Oysaki hep mutlu sona riayet eden bir hikâyeye inanmıştık. Masal prensesleri mutlu değildi. Yok saydık, yok sayıldık, hiçliğe kurgulanmıştı ve koşullanmıştı milat bildiğimiz her gün dönümü.
Zamansız ölümler sorgulanmadı asla ve hep yargılandı aşk ve ihanetti tek teselli şeytanın indinde.
Gölgeler muaf tutulmalıydı ve zaman nasıl da yeknesak, sadece arşınladı. Bizler mimlendik.
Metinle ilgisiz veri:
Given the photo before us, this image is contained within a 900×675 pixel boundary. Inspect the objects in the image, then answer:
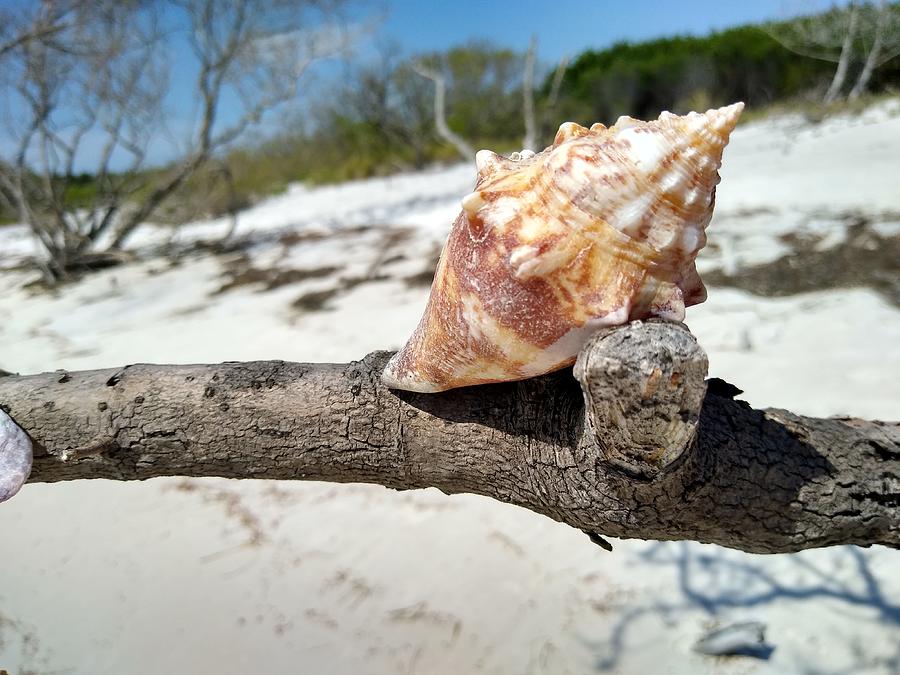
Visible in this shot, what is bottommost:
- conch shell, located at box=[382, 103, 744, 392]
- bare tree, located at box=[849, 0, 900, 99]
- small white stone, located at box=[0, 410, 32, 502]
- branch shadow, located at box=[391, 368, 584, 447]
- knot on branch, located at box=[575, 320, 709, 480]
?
small white stone, located at box=[0, 410, 32, 502]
Bizlerdik gölgelik. Bizlerdik mağrur ve mağdur.
Sıra sıra dizildi devrik cümleler: Hepsi anlamsızdı çünkü anlamsızdı hayat ve bohçamda yırtık düşlerim, sadece geri kaçtım sadece sustum. Susturulmuştum. Susmamdı öğretilen üstelik iştigal ettiğim sadece sessizlikti bir bir mücbir sebepleri ile şart koşulmuştum.
Geçirgen zihniyetlerde kaybolmaksa, ben zaten ölüydüm.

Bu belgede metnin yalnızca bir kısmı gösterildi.